If these erratic security change continue, users will naturally turn towards installing IntelliJIDEA, which consumes around the same amount of RAM as VS Code Helper processes combined take.

@SebastianWolf It's asking permanent and unlimited access to only vscode-github.login item of Keychain, not entire Keychain.

Deleting the old vscode-github.login from Keychain Access seems to solve the problem.

hmm seems like this worked for most people but didn't do anything for me :/

I do feel this particular thing needs a bit more explanation.

Deleting the old vscode-github.login from Keychain Access seems to solve the problem.

Thank you. It solved the issue for me.

Deleting the old vscode-github.login from Keychain Access seems to solve the problem.

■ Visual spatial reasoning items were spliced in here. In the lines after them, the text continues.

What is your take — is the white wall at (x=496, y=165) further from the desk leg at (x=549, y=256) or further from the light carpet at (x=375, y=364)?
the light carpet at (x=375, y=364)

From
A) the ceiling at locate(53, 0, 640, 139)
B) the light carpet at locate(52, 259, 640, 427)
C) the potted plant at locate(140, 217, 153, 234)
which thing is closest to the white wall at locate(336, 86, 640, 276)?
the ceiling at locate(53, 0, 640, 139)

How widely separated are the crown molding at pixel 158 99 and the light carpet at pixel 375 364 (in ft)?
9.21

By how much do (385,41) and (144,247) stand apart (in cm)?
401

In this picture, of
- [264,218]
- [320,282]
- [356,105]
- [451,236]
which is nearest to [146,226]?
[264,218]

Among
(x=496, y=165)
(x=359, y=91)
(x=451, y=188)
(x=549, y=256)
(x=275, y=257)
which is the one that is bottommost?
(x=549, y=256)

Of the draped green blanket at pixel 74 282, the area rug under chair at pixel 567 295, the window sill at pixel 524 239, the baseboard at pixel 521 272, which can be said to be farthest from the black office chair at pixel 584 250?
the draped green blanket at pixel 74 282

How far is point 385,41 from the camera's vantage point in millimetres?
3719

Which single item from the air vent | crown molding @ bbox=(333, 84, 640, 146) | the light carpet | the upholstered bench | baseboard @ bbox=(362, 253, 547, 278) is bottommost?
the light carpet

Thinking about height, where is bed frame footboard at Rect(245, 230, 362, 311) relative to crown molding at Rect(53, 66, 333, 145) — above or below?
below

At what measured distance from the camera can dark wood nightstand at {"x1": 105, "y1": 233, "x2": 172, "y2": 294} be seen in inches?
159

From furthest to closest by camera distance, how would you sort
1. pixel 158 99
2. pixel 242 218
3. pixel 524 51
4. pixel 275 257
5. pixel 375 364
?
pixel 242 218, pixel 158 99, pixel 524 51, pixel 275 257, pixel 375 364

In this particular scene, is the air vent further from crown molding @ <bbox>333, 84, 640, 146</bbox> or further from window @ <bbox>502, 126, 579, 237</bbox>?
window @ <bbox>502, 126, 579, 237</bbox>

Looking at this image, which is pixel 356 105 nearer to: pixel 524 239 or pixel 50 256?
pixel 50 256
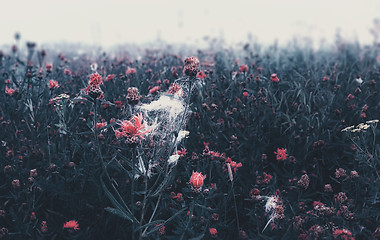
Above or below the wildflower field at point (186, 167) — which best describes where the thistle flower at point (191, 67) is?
above

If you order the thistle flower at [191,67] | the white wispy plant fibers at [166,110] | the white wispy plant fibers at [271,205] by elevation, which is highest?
the thistle flower at [191,67]

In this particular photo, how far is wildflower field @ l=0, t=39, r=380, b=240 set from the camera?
2141mm

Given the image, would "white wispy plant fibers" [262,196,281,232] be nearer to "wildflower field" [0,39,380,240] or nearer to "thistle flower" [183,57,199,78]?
"wildflower field" [0,39,380,240]

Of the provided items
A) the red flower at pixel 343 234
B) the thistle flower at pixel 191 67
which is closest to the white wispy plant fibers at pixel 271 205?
the red flower at pixel 343 234

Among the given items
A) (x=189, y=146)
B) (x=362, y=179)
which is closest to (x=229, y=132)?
(x=189, y=146)

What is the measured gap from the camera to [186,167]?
2668 mm

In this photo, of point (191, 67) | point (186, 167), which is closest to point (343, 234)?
point (186, 167)

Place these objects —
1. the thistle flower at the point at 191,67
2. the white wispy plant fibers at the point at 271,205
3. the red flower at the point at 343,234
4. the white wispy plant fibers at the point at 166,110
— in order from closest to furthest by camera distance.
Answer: the red flower at the point at 343,234 → the thistle flower at the point at 191,67 → the white wispy plant fibers at the point at 271,205 → the white wispy plant fibers at the point at 166,110

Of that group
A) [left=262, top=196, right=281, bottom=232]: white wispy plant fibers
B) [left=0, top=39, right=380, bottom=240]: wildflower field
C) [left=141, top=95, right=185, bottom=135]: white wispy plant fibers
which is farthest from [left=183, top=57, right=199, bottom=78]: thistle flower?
[left=262, top=196, right=281, bottom=232]: white wispy plant fibers

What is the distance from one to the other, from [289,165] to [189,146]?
39.0 inches

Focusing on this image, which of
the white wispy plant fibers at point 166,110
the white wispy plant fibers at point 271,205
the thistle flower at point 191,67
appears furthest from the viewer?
the white wispy plant fibers at point 166,110

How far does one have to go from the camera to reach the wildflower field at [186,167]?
214cm

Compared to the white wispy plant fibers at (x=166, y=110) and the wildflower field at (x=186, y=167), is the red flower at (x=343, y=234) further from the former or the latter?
the white wispy plant fibers at (x=166, y=110)

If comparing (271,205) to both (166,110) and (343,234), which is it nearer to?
(343,234)
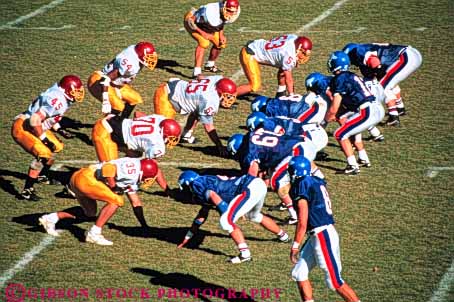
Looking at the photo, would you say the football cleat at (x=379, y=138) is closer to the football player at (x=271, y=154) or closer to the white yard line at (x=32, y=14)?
the football player at (x=271, y=154)

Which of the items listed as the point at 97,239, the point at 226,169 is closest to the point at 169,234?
the point at 97,239

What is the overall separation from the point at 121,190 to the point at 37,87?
5453 millimetres

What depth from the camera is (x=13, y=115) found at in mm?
14602

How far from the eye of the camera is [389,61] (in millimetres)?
13977

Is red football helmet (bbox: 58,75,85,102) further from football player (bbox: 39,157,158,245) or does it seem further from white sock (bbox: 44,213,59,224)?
white sock (bbox: 44,213,59,224)

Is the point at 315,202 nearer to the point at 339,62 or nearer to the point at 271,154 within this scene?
the point at 271,154

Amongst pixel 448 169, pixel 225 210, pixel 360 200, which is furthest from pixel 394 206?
pixel 225 210

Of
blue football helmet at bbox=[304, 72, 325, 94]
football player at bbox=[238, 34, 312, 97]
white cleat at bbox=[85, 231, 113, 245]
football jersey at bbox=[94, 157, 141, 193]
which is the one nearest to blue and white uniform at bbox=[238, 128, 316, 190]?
football jersey at bbox=[94, 157, 141, 193]

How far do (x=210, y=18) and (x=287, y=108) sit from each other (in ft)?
10.2

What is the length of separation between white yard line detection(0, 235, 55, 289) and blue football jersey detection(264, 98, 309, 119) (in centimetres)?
340

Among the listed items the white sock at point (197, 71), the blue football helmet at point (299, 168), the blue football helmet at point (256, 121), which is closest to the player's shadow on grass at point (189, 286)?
the blue football helmet at point (299, 168)

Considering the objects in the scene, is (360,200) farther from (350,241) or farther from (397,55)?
(397,55)

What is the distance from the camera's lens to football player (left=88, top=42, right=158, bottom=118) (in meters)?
13.5

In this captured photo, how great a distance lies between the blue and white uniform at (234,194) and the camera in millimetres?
10250
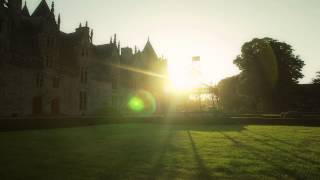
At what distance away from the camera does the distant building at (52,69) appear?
3959 centimetres

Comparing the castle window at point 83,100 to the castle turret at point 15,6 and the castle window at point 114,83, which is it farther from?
the castle turret at point 15,6

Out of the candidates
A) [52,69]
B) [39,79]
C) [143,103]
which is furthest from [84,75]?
[143,103]

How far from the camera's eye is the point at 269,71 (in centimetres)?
6519

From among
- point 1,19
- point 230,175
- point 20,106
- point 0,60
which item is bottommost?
point 230,175

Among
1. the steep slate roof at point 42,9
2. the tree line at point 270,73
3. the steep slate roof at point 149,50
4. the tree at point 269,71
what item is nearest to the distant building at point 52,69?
the steep slate roof at point 42,9

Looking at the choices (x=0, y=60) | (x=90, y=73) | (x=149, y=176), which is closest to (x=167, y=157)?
(x=149, y=176)

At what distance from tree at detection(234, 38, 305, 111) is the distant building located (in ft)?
89.8

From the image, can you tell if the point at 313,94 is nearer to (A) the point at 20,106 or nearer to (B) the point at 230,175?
(A) the point at 20,106

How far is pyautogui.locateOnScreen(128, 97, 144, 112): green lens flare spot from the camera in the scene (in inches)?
2641

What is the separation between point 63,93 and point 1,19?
14539mm

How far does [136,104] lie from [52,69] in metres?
26.4

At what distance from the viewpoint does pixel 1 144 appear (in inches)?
607

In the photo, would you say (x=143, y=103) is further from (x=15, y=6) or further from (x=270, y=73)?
(x=15, y=6)

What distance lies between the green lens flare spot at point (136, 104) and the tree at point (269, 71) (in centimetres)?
2369
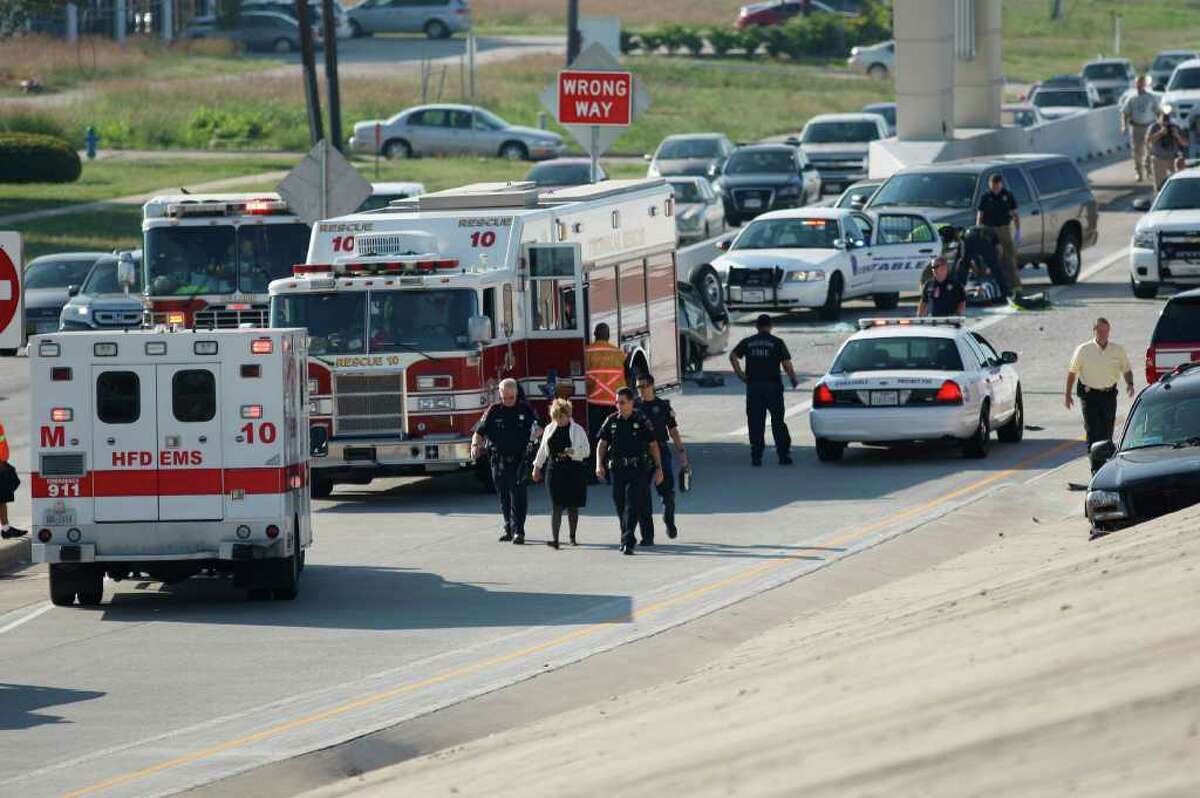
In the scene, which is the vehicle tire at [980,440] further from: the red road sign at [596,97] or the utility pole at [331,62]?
the utility pole at [331,62]

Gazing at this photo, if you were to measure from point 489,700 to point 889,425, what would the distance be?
37.4 feet

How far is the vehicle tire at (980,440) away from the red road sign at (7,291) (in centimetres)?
1279

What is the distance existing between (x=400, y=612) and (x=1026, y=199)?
2309 cm

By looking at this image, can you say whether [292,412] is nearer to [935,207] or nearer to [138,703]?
[138,703]

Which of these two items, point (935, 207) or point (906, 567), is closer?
point (906, 567)

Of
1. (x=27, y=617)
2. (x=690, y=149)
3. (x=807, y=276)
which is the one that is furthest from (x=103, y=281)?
(x=690, y=149)

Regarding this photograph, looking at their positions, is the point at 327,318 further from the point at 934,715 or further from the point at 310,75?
the point at 310,75

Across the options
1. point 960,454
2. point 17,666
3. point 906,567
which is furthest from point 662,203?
point 17,666

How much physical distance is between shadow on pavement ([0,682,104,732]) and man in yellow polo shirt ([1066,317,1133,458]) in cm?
1202

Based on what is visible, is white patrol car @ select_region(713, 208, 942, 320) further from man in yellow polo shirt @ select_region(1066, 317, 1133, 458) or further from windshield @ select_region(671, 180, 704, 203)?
man in yellow polo shirt @ select_region(1066, 317, 1133, 458)

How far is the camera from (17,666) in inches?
681

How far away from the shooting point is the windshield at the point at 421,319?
81.4 ft

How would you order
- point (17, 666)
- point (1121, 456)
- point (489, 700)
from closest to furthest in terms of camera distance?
1. point (489, 700)
2. point (17, 666)
3. point (1121, 456)

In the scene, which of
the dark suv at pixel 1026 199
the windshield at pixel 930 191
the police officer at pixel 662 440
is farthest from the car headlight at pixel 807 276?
the police officer at pixel 662 440
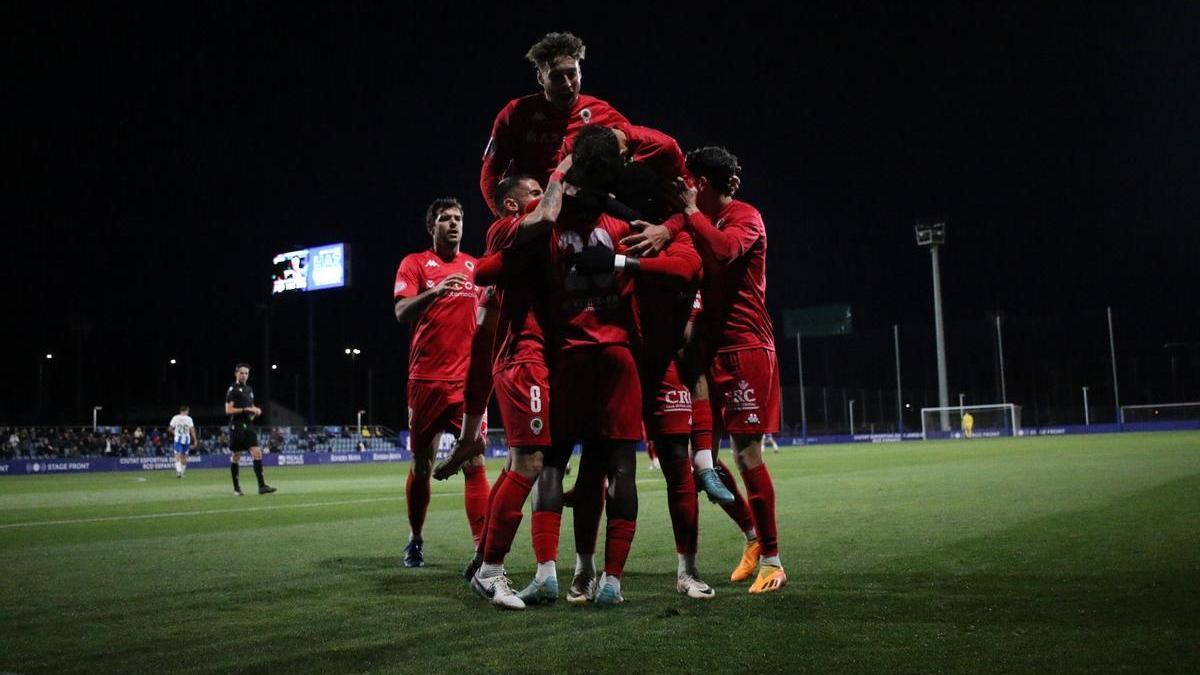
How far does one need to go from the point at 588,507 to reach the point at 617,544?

how i can access the keychain access in vs code ??

@SalsabeelaHasan
there is an app called Keychain Access, search there vscode-github.login and delete it

Deleting the old vscode-github.login from Keychain Access seems to solve the problem.

thank you! it's works

I cannot find an entry with vscode in Keychain Access, however when searching just for "code" I found this: LiveShare.accessToken and removing that seems to have fixed it for me.

The fix from Rachel to remove the periodic polling of credentials that are needed by VSCode is already in our insiders version of VSCode and we plan on releasing it to stable (1.50.1) later this week.

If people could give our insiders build a try on macOS and report back if that improves the situation for them, that would be helpful 👍

You can give our preview releases a try from: https://code.visualstudio.com/insiders/

While attempting to verify this fix for our upcoming recovery release, I have a better understanding now why this issue is present now and was not there before. As a preparation I deleted any VSCode related entry of the macOS keychain and then started VSCode to sign-in to GH. I was NOT prompted with a dialog to grant access to the keychain simply because the application was the first to store the password. However, once I removed VSCode from having access to the entry to see the repeated dialogs appearing, they started to appear.

In summary, this is what happened:

• VSCode started to put credentials for GH access into the macOS keychain a couple of months ago (maybe 1 year ago) to enable features such as showing assigned pull requests or issues
• We used to use the window process (= Code Helper) as the one to access macOS keychain
• Since this was the first time the credential was written to the keychain, no dialog appeared and the window process was granted access from then on
• Last month we moved access to macOS keychain into a different process with a different bundle ID (the main process)
• The entry for GH credentials already did exist in macOS keychain and now suddenly a new process wanted access
• You end up with the dialog that keeps popping up asking for access

vscode-github.login

It worked. Thank you!

Under: preferences > settings > extensions > Github

I unchecked the box: _Controls whether to enable automatic Github authentication for git commands within VS Code._

Seems to have stopped for me, but not sure that's a good solution or not?

I got around this issue by selecting always allow instead of the allow option.

https://docs.github.com/cn/free-pro-team@latest/github/using-git/updating-credentials-from-the-macos-keychain

@deepak1556 @RMacfarlane should I create a new issue since this one became the tracking issue for auth token pulling however I'm still seeing it no matter how many times I pressed "Always Allow" in both Insiders and Stable?